(Directive): Could you express the lines of the records, from the line that contains "Which of black" through the end of the records, as a Markdown table with the columns Row and Entry, giving each line a row number and leaving out blank lines?

---------- Data section ----------

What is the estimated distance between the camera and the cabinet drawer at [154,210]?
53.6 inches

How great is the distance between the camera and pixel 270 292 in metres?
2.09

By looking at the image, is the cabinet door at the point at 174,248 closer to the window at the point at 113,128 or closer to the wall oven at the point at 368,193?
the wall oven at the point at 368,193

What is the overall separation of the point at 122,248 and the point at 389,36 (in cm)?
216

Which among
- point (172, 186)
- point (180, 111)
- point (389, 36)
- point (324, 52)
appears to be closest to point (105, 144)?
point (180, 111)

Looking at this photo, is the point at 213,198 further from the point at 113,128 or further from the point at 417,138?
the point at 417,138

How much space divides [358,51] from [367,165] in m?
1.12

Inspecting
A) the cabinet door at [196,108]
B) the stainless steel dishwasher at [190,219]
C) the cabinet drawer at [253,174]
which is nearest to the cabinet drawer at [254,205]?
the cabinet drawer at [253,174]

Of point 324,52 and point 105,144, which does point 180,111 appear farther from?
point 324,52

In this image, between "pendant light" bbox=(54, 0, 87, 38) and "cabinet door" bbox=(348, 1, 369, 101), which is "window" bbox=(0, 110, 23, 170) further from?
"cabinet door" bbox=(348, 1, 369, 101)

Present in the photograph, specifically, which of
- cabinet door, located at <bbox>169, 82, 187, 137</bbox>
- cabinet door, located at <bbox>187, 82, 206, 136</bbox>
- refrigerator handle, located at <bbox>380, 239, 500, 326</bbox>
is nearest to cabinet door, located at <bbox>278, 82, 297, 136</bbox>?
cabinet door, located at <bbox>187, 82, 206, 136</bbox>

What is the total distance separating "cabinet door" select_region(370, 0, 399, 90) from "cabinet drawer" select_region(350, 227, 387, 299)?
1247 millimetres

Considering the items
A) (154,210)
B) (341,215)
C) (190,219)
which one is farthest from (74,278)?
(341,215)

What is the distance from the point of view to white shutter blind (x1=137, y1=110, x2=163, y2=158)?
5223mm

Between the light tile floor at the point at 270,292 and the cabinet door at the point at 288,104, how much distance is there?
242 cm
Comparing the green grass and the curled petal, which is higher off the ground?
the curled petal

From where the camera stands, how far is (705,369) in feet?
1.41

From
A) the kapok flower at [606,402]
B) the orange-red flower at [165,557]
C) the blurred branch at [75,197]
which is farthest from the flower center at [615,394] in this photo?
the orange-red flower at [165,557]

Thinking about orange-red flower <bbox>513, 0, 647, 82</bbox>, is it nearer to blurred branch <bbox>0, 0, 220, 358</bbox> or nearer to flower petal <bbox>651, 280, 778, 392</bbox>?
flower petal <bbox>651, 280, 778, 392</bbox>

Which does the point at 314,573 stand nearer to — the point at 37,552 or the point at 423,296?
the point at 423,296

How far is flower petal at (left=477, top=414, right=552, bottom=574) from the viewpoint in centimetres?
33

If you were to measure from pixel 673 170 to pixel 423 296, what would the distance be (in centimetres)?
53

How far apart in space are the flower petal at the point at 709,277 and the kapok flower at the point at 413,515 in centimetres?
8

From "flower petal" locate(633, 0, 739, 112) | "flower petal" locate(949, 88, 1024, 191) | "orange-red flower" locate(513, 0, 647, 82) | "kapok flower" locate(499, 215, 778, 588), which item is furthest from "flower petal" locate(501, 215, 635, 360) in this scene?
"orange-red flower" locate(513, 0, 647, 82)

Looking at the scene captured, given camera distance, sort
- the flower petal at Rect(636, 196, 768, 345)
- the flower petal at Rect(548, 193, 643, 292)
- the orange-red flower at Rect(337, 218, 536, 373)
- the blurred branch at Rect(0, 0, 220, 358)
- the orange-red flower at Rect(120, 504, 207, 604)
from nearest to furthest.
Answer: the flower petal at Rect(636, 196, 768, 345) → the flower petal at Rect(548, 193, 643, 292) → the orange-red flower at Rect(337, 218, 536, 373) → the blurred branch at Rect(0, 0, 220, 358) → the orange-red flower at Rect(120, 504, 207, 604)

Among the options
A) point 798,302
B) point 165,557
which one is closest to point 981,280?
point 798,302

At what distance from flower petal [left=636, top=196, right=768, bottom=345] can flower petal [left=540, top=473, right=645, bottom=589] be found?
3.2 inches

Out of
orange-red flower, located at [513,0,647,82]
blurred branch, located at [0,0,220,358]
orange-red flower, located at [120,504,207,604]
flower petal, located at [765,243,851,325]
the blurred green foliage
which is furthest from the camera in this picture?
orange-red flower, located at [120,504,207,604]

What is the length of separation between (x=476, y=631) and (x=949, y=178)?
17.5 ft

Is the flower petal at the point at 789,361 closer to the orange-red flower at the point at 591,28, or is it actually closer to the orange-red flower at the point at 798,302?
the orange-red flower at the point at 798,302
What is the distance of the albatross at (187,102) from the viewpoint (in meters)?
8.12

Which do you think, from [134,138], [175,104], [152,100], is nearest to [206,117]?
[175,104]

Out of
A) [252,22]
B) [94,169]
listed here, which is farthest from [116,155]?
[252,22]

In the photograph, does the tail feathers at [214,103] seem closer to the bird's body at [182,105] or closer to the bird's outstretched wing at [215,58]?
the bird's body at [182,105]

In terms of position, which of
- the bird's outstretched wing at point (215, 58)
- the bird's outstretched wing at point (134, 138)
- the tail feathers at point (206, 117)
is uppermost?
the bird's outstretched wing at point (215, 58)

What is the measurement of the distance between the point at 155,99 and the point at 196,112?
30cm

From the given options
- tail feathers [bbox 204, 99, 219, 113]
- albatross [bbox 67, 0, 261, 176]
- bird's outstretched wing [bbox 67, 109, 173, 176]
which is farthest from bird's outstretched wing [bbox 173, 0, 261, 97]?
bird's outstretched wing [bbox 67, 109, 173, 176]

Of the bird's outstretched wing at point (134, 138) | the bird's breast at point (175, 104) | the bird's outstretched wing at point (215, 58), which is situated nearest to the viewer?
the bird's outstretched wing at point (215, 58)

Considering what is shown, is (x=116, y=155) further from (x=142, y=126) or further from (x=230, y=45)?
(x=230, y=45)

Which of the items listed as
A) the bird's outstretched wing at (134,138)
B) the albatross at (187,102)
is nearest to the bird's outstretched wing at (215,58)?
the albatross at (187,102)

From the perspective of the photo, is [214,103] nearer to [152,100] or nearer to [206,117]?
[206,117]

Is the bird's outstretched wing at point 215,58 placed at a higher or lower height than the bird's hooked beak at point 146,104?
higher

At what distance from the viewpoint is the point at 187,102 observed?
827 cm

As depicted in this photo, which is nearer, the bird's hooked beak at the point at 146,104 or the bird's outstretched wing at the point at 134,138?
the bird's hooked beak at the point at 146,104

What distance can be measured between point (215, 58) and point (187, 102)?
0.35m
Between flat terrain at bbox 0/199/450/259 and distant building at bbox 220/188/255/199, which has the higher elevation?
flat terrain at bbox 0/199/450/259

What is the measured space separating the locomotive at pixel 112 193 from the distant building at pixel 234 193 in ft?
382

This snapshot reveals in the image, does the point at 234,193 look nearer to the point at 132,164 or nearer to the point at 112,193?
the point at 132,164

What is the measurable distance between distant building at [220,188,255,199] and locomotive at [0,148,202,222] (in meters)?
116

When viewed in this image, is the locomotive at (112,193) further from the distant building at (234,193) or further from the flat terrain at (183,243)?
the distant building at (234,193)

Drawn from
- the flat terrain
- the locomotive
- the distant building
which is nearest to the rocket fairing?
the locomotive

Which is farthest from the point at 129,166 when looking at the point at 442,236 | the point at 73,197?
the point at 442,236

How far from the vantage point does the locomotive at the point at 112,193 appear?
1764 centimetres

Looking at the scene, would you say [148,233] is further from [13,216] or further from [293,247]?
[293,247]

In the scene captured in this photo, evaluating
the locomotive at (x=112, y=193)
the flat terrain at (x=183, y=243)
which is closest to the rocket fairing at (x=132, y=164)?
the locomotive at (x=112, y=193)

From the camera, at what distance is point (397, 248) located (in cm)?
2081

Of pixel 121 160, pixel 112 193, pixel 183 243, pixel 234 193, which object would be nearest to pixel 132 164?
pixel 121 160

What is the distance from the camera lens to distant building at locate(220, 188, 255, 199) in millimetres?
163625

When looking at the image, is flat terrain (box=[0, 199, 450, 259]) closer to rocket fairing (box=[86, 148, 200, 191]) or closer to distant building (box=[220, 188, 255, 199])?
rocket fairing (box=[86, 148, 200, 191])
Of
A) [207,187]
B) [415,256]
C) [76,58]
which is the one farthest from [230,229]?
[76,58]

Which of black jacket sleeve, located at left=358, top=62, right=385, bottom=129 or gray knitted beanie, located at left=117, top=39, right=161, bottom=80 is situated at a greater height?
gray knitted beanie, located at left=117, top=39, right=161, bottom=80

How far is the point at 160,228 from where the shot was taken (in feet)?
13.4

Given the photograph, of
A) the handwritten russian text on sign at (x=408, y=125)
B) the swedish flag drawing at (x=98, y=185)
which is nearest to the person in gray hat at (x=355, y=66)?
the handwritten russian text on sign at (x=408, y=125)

----------

(Correct answer):
| Row | Entry |
|---|---|
| 1 | Which of black jacket sleeve, located at left=358, top=62, right=385, bottom=129 or gray knitted beanie, located at left=117, top=39, right=161, bottom=80 is situated at a greater height? |
| 2 | gray knitted beanie, located at left=117, top=39, right=161, bottom=80 |
| 3 | How far is the point at 160,228 from where the shot was taken (in feet)? |
| 4 | 13.4 |
| 5 | Given the photograph, of |
| 6 | A) the handwritten russian text on sign at (x=408, y=125) |
| 7 | B) the swedish flag drawing at (x=98, y=185) |
| 8 | which is nearest to the person in gray hat at (x=355, y=66)? |
| 9 | the handwritten russian text on sign at (x=408, y=125) |